Kim Jelbart

Personal information
- Full name: James M Jelbart
- Nationality: Australian
- Born: 4 May 1937 Victoria, Australia
- Died: 10 April 2024 (aged 86)
- Education: University of Melbourne

Sport
- Sport: Rowing
- Club: MUBC

Achievements and titles
- National finals: King's Cup 1958

= Kim Jelbart =

Australian rower (1937–2024)

Kim Jelbart (4 May 1937 – 10 April 2024) was an Australian representative rower. He competed in the men's coxless four event at the 1960 Summer Olympics.

==Rowing pedigree==
Jelbart's father Ron represented Victoria in the single scull in 1930 and later coached Australian crews. His uncle Peter and cousins Norman and Lloyd also rowed and they had teamed up with Ron in an MUBC crew which dominated Victorian fours racing in the late 1930s. Peter's son Kerry Jelbart (Kim's cousin) was also an Australian representative rower who enjoyed notable success.

Kim Jelbart rowed for Trinity College at Melbourne University and for the Melbourne University Boat Club. He was selected in the Victorian state representative men's senior eight which contested and won the King's Cup at the 1958 Interstate Regatta within the Australian Rowing Championships. In 1959 he stroked an MUBC eight to second place in the Victorian state championship.

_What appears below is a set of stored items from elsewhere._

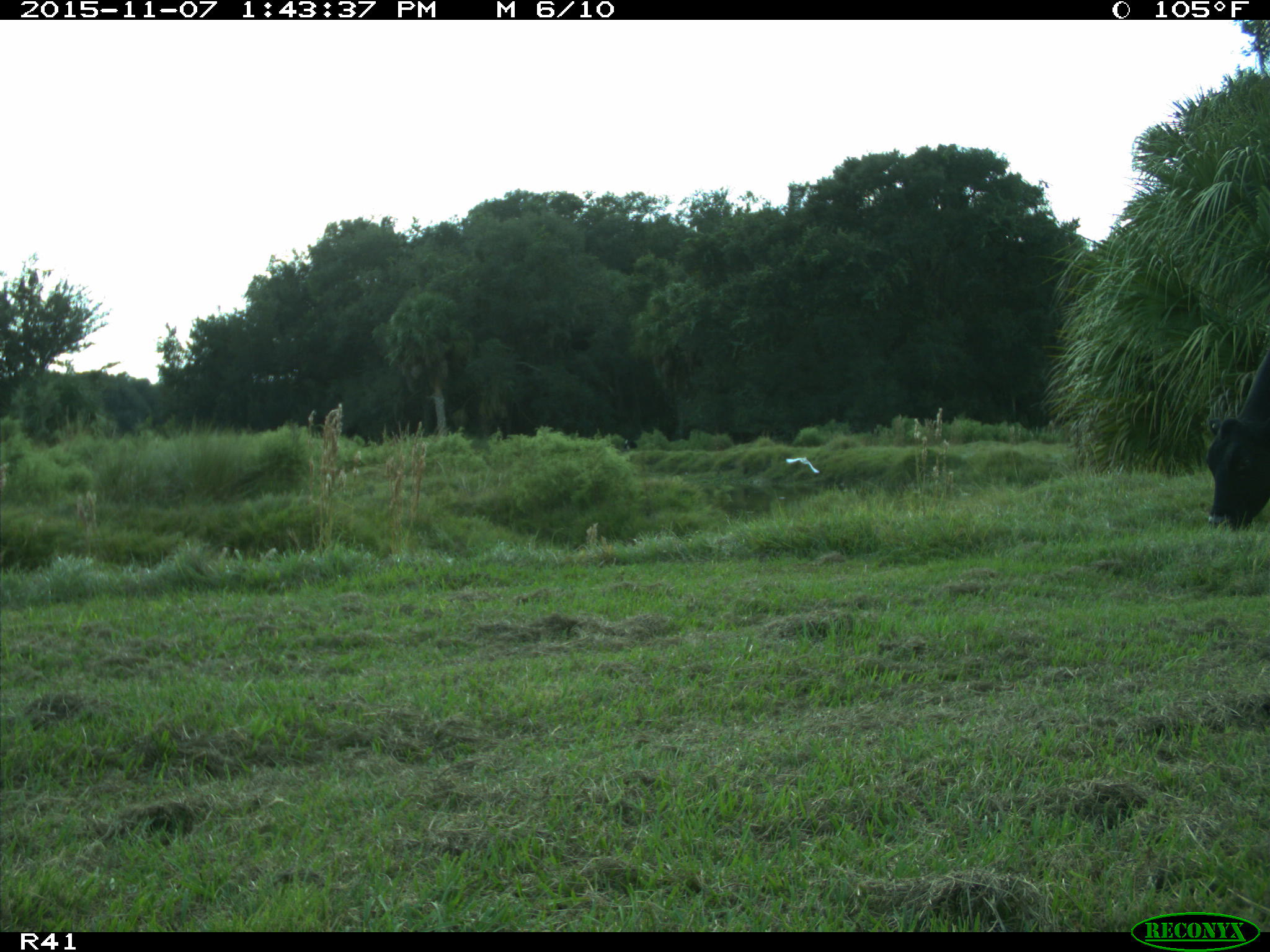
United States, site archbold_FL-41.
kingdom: Animalia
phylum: Chordata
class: Mammalia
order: Artiodactyla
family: Bovidae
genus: Bos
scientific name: Bos taurus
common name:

==International representative rowing==
For the 1960 Rome Olympics a Victorian coxless four was selected as the 7th and last priority boat and wholly on the basis of self-funding. Jelbart was instrumental in gathering a crew of Melbourne contenders who ultimately won through in selection trials. Peter Gillon was rowing at the Yarra Yarra Rowing Club but Jelbart had raced with him in varsity MUBC crews; Brian Vear was from the Banks Rowing Club but known to the Jelbarts; Peter Guest was new on the scene at MUBC but was a skillful rower. Ron Jelbart took on the role of coaching the four but he (like the coach of the coxed four) was not an official member of Australian squad. The lack of coaching support provided to the team by the Australian Olympic Federation proved to be an issue. The four placed 4th in their heat, then 4th in the repechage stage where they were eliminated. There was no B final so no overall placings.

==Death==
Jelbart died on 10 April 2024, at the age of 86.